> _SUPPLIED TEXT_
--- START ---

Rothenstein points out that ‘I am very intrigued by androgyny’, and she is equally open about the sexual ‘ambiguity’ of the person in Walking the Dog. Ostensibly a man, this figure ambles towards us with a cigarette in one hand and the dog’s lead in the other. The position of the legs suggests an element of surprise, as if the dog-walker has suddenly realised that someone nearby is taking a photograph. The longer we look at this painting, the more we notice elements suggestive of a woman. Make-up can be detected in the youthful face, especially on the brightly coloured lips. But nothing is certain.
By no means all Rothenstein’s paintings display a preoccupation with ambiguity. The title of one panoramic work, Two Girls Four Suns, makes clear that we are looking here at females. They are related to the equally interlinked figures at the centre of the End of the Movie series, and similarly involved with walking through countryside. Sometimes, we even realise that a painting like Hyde Park is devoid of people altogether. Dominated instead by a very arresting tree, this image reflects Rothenstein’s feeling that she occasionally needs to ‘take a break with a landscape.’ Her preoccupation with ‘painting figures’ can occasionally feel ‘rather exhausting’, but she returns to them soon enough.

--- END ---

> _SOURCE MATERIAL_
--- START ---

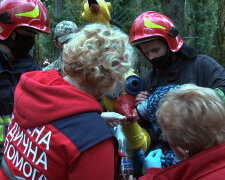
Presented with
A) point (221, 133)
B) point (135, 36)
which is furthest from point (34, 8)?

--- END ---

> _WHAT YOU ARE ASKED TO DO_
From the passage on Rothenstein's paintings, list every title it gives for a painting or a series of paintings. The lines are separate material with no connection to the passage on Rothenstein's paintings.

> _RESPONSE AREA_
Walking the Dog
Two Girls Four Suns
End of the Movie (a series)
Hyde Park